[RECORDS FOR THE TASK]

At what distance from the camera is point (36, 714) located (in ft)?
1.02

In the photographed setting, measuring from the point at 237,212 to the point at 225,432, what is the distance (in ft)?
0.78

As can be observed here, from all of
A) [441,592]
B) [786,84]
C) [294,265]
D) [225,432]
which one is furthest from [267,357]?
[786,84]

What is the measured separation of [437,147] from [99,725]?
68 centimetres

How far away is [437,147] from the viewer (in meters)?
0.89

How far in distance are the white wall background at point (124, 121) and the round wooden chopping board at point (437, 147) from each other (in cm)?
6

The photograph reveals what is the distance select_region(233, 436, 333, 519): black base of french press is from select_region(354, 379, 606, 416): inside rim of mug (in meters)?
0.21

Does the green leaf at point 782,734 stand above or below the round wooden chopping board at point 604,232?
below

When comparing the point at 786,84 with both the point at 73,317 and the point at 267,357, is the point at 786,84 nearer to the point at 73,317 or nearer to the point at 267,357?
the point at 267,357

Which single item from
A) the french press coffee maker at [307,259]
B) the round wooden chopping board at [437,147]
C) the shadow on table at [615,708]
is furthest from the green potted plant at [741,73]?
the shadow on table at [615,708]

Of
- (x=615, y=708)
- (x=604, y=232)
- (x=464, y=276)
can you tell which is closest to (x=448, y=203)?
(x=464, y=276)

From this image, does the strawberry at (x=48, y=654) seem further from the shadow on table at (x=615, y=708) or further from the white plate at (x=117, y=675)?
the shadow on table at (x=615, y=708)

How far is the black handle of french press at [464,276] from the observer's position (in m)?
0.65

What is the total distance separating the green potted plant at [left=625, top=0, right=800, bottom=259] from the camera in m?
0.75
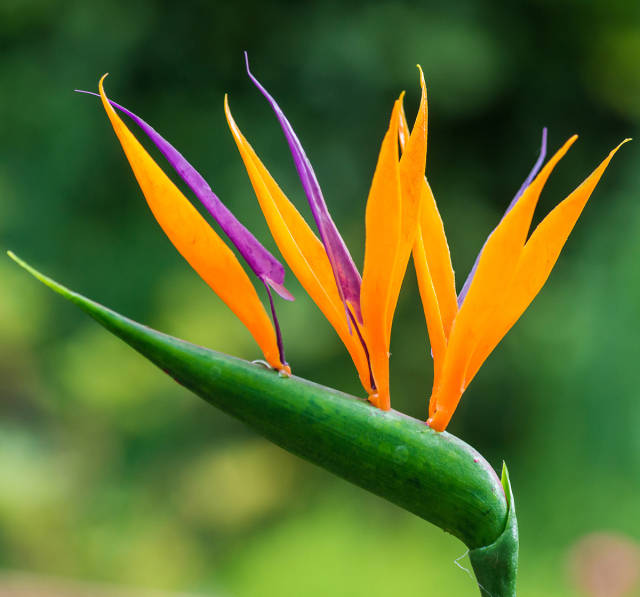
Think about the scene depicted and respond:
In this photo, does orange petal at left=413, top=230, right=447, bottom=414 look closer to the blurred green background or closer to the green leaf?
the green leaf

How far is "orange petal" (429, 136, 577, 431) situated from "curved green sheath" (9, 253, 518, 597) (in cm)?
2

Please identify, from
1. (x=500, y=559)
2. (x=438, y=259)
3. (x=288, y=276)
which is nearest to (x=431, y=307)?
(x=438, y=259)

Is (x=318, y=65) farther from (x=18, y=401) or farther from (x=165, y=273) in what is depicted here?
(x=18, y=401)

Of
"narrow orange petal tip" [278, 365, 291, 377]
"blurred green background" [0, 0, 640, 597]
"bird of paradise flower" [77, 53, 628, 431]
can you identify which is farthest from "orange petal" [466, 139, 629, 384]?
"blurred green background" [0, 0, 640, 597]

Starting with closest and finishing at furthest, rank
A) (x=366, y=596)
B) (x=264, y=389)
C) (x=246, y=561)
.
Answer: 1. (x=264, y=389)
2. (x=366, y=596)
3. (x=246, y=561)

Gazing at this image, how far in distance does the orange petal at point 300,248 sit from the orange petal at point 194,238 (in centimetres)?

[THE EXERCISE] Update all of the items above by replacing each occurrence of "orange petal" with "orange bract" and leaving everything else unchanged. Leave the pictures out of the result.

[OUTPUT FOR THIS TASK]
At what distance from the camera is point (36, 714) located (in ft)?
1.02

In the photographed setting, measuring from the point at 237,212 to the point at 225,432, what is the distance (in ft)?
0.78

As can be observed here, from all of
A) [441,592]
B) [786,84]
C) [294,265]
D) [225,432]
which one is furthest from [267,357]?
[786,84]

What is the measured separation of [437,147] from [99,725]?
68 centimetres

How far away is [437,147] from the viewer (in meters)?
0.89

How far in distance are the white wall background at point (124, 121) and the round wooden chopping board at point (437, 147) from each other (in cm)?
6

The photograph reveals what is the distance select_region(233, 436, 333, 519): black base of french press is from select_region(354, 379, 606, 416): inside rim of mug (in meters)?
0.21

Does the green leaf at point 782,734 stand above or below the round wooden chopping board at point 604,232?
below

When comparing the point at 786,84 with both the point at 73,317 and the point at 267,357, is the point at 786,84 nearer to the point at 73,317 or nearer to the point at 267,357?
the point at 267,357

Which single item from
A) the french press coffee maker at [307,259]
B) the round wooden chopping board at [437,147]
C) the shadow on table at [615,708]
is furthest from the green potted plant at [741,73]?
the shadow on table at [615,708]

Of
- (x=615, y=708)
- (x=604, y=232)
- (x=464, y=276)
can you tell which is closest to (x=448, y=203)?
(x=464, y=276)

From this image, does the strawberry at (x=48, y=654) seem further from the shadow on table at (x=615, y=708) or further from the white plate at (x=117, y=675)?
the shadow on table at (x=615, y=708)

How far is the black handle of french press at [464,276] from the observer's position (in m)?
0.65

What is the total distance separating the green potted plant at [left=625, top=0, right=800, bottom=259] from the camera in m?
0.75
Think about the scene depicted and respond:
In this photo, does orange bract at left=413, top=230, right=447, bottom=414 look closer to the blurred green background or closer to the green leaf?
the green leaf

How far is "orange bract" (429, 136, 577, 431) situated from "curved green sheath" (9, 253, 518, 597) (in cm)?
2

Please identify, from
1. (x=500, y=559)
2. (x=438, y=259)
3. (x=288, y=276)
which is nearest to (x=431, y=307)?
(x=438, y=259)

Is (x=318, y=65) farther from (x=18, y=401) or farther from (x=165, y=273) in what is depicted here?
(x=18, y=401)

Of
"narrow orange bract tip" [278, 365, 291, 377]
"blurred green background" [0, 0, 640, 597]
"bird of paradise flower" [77, 53, 628, 431]
can you identify which is farthest from "orange bract" [466, 139, 629, 384]?
"blurred green background" [0, 0, 640, 597]

Starting with closest and finishing at furthest, rank
A) (x=366, y=596)
B) (x=264, y=389)
C) (x=246, y=561)
.
Answer: 1. (x=264, y=389)
2. (x=366, y=596)
3. (x=246, y=561)

Gazing at this image, how far in distance does the orange bract at point 300,248 sit from the orange bract at point 194,238 (in centimetres)?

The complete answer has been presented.